Wöginger: Mit Pensionsgipfel wurden wichtige Schritte in Richtung Nachhaltigkeit gesetzt

ÖVP-Sozialsprecher im Sozialausschuss des Nationalrats

Wien (OTS) - Wichtige Schritte in Richtung Nachhaltigkeit wurden mit dem Pensionsgipfel gesetzt, stellte heute, Donnerstag, ÖVP-Sozialsprecher Abg. August Wöginger in der Sitzung des Sozialausschusses fest. Er sieht damit einige der heute in Oppositionsanträgen vorliegenden Forderungen als berücksichtigt an.

Ziel war und ist es, das Pensionssystem nachhaltig weiterzuentwickeln, hob Wöginger in der heutigen Sitzung einige der angekündigten Maßnahmen positiv hervor, wie beispielsweise die Anreize für längeres Arbeiten. "Wer nach dem gesetzlichen Antrittsalter, also bei Frauen bis 63 und bei Männern bis 68, länger arbeitet, erspart sich – ebenso wie sein Arbeitgeber – die Pensionsversicherung bis zur Hälfte.
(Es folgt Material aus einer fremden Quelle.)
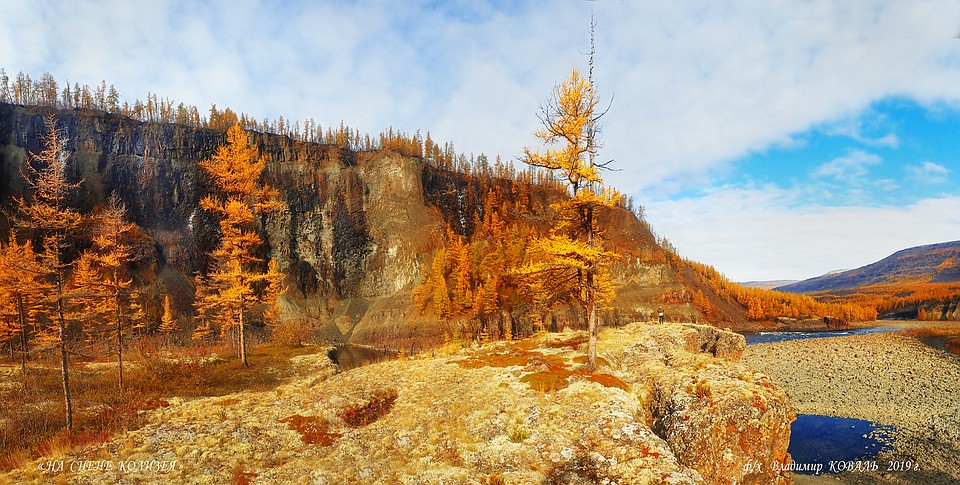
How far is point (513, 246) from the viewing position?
92125 millimetres

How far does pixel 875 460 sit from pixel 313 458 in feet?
124

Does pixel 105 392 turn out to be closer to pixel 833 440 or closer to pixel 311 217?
pixel 833 440

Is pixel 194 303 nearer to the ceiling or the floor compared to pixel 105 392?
nearer to the ceiling

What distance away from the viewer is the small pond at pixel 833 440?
2947 centimetres

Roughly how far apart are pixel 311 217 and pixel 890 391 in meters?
127

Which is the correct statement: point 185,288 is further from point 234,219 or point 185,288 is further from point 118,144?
point 234,219

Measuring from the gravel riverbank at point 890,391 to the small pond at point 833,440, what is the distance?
3.54 feet

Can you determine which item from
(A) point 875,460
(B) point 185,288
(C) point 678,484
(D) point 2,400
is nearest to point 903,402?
(A) point 875,460

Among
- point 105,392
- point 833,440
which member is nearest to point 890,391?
point 833,440

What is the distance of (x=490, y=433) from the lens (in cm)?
1438

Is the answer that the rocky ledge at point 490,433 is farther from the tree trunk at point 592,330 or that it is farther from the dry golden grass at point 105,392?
the dry golden grass at point 105,392

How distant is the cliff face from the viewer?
3848 inches

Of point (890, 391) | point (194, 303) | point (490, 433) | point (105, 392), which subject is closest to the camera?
point (490, 433)

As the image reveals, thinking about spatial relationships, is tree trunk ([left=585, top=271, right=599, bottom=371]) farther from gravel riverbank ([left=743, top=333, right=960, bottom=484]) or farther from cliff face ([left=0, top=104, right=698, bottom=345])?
cliff face ([left=0, top=104, right=698, bottom=345])
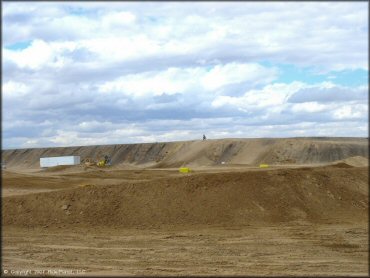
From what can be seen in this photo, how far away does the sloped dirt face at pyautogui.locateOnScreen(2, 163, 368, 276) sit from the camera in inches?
578

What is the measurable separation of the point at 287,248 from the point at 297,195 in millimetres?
7728

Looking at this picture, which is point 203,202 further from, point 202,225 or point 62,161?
point 62,161

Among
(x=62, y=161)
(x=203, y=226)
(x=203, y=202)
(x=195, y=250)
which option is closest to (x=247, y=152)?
(x=62, y=161)

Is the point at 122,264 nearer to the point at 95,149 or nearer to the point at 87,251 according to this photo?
the point at 87,251

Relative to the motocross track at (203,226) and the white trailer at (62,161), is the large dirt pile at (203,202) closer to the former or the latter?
the motocross track at (203,226)

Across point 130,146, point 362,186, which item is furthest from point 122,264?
point 130,146

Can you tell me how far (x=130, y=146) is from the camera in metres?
102

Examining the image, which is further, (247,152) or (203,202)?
(247,152)

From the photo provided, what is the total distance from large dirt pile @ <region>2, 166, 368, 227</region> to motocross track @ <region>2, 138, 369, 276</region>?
44 mm

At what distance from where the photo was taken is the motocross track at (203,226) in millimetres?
14547

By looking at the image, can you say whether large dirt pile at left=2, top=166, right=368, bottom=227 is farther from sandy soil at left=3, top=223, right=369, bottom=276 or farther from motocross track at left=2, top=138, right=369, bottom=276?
sandy soil at left=3, top=223, right=369, bottom=276

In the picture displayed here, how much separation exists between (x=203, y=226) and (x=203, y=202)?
1.94 m

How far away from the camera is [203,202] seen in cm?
2388

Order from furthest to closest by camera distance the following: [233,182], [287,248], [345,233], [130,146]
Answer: [130,146] < [233,182] < [345,233] < [287,248]
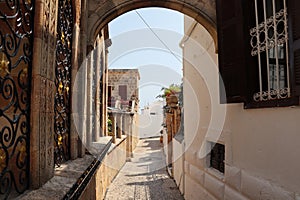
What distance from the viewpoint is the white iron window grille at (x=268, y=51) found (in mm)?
2692

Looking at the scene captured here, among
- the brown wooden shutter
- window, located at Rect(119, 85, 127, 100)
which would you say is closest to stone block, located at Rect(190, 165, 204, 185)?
the brown wooden shutter

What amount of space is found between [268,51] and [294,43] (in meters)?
0.79

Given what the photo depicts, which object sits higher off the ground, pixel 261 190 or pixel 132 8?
pixel 132 8

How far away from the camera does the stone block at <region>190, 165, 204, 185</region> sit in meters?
5.22

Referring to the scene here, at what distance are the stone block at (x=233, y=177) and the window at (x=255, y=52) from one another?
1017mm

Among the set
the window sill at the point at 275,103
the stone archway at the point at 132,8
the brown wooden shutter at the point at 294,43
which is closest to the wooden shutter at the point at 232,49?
the window sill at the point at 275,103

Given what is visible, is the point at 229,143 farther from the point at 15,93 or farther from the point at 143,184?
the point at 143,184

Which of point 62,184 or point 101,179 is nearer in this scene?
point 62,184

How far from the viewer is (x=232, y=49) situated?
3.24 metres

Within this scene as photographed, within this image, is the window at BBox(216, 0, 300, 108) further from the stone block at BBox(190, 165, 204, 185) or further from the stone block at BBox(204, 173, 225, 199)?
the stone block at BBox(190, 165, 204, 185)

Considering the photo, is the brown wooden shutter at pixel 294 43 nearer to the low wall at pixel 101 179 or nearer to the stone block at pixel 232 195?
the stone block at pixel 232 195

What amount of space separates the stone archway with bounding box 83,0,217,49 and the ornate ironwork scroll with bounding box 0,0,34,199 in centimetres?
207

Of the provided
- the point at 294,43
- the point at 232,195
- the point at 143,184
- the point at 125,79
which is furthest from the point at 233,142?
the point at 125,79

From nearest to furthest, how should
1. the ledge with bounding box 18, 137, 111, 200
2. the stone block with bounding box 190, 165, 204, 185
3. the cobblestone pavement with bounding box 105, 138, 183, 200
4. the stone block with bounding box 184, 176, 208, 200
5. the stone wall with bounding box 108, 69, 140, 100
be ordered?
the ledge with bounding box 18, 137, 111, 200
the stone block with bounding box 184, 176, 208, 200
the stone block with bounding box 190, 165, 204, 185
the cobblestone pavement with bounding box 105, 138, 183, 200
the stone wall with bounding box 108, 69, 140, 100
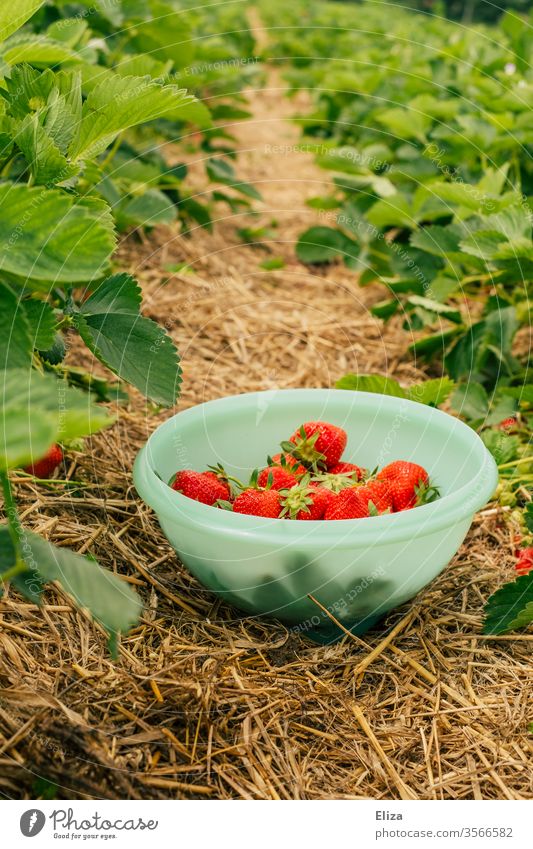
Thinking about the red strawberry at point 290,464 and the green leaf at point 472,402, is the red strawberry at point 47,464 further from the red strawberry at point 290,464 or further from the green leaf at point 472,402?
the green leaf at point 472,402

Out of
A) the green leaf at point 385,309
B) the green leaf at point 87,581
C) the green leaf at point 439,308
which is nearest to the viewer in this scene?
the green leaf at point 87,581

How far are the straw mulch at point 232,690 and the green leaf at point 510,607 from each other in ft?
0.14

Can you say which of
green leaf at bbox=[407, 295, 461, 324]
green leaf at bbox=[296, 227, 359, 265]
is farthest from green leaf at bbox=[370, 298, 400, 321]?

Dennoch wird der fiktive volle Betrag am Pensionskonto gutgeschrieben." Ein Aufschubbonus von 4,2 Prozent mache die Pension ebenfalls deutlich höher. Als Beispiel verwies Wöginger auf das Beispiel einer Frau, die damit statt 1.600 auf 1.900 Euro Pension kommt.

Vor allem Frauen komme auch die Erweiterung der Möglichkeit des freiwilligen Pensionssplittings zugute. Diese Möglichkeit soll von bis zu vier Jahren auf bis zu sieben Jahren pro Kind mit einer Gesamtobergrenze von maximal 14 Jahren erweitert werden. Diese Ausdehnung ist vor allem deshalb interessant, da die ersten vier Jahre der Kinderbetreuung ohnehin gut bewertet werden. "Wir haben hier auch das Prinzip der Wahlfreiheit berücksichtigt."

Verbesserungen gibt es auch bei der Anrechnung von Kindererziehungszeiten: Die pensionsbegründende Anrechnung von Kindererziehungszeiten für Frauen, die ab 1955 geboren sind, werde verbessert. Jene, welche keine 15 Beitragsjahre aufweisen können, benötigen nun sieben Jahre an Arbeitszeiten; bis zu acht Jahre Kindererziehung werden pensionsbegründend angerechnet. "Das ist eine wichtige familienpolitische Maßnahme."

Die legistische Ausarbeitung des gesamten Paketes werde in den nächsten Wochen beginnen, bis zum Sommer soll ein Gesetzesentwurf vorliegen, so Wöginger abschließend.